## Document section
───

First, we import the ViT model for classification from the Hugging Face transformer library:

from transformers import ViTForImageClassification

import torch

import numpy as np

model = ViTForImageClassification.from_pretrained("google/vit-base-patch16-224")

wherepatch16–224 means that the model accepts images of size 224x224, with each patch having a width and height of 16 pixels.

The following is an example of a model architecture:

ViTForImageClassification(
  (vit): ViTModel(
    (embeddings): ViTEmbeddings(
      (patch_embeddings): PatchEmbeddings(
        (projection): Conv2d(3, 768, kernel_size=(16, 16), stride=(16, 16))
      )
      (dropout): Dropout(p=0.0, inplace=False)
    )
    (encoder): ViTEncoder(
      (layer): ModuleList(
        (0): ViTLayer(
          (attention): ViTAttention(
            (attention): ViTSelfAttention(
              (query): Linear(in_features=768, out_features=768, bias=True)
              (key): Linear(in_features=768, out_features=768, bias=True)
              (value): Linear(in_features=768, out_features=768, bias=True)
              (dropout): Dropout(p=0.0, inplace=False)
            )
            (output): ViTSelfOutput(
              (dense): Linear(in_features=768, out_features=768, bias=True)
              (dropout): Dropout(p=0.0, inplace=False)
            )
          )
          (intermediate): ViTIntermediate(
            (dense): Linear(in_features=768, out_features=3072, bias=True)
          )
          (output): ViTOutput(
            (dense): Linear(in_features=3072, out_features=768, bias=True)
            (dropout): Dropout(p=0.0, inplace=False)
          )
          (layernorm_before): LayerNorm((768,), eps=1e-12, elementwise_affine=True)
          (layernorm_after): LayerNorm((768,), eps=1e-12, elementwise_affine=True)
        )

        .......

        (11): ViTLayer(
          (attention): ViTAttention(
            (attention): ViTSelfAttention(
              (query): Linear(in_features=768, out_features=768, bias=True)
              (key): Linear(in_features=768, out_features=768, bias=True)

───

## What is required
List every name that the code in the ViT excerpt imports, and state the library each one comes from where the excerpt gives it. Rely solely on the ViT excerpt above.

## Material provided
───

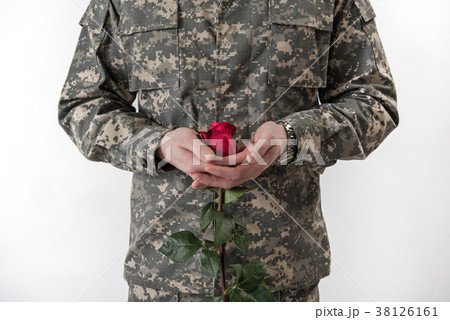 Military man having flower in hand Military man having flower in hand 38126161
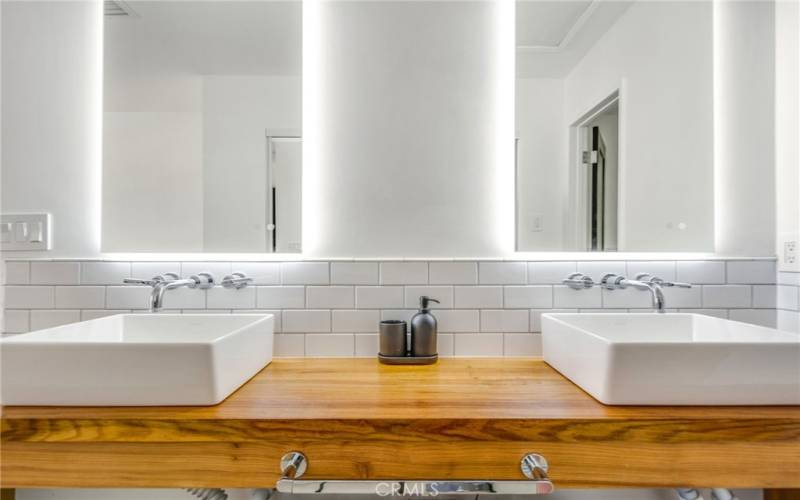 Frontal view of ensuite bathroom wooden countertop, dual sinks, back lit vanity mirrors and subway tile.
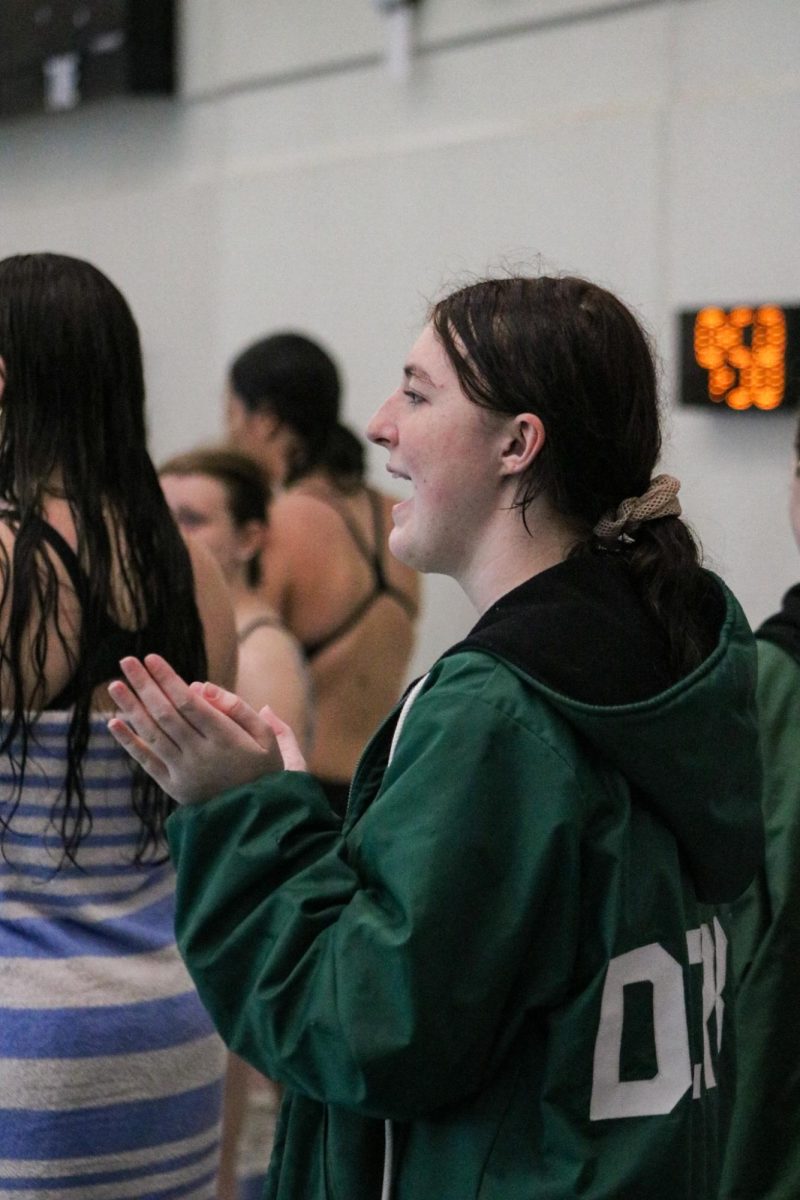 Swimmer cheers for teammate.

───

## Answer to this problem
- ViTForImageClassification, from the transformers library
- torch
- numpy, imported as np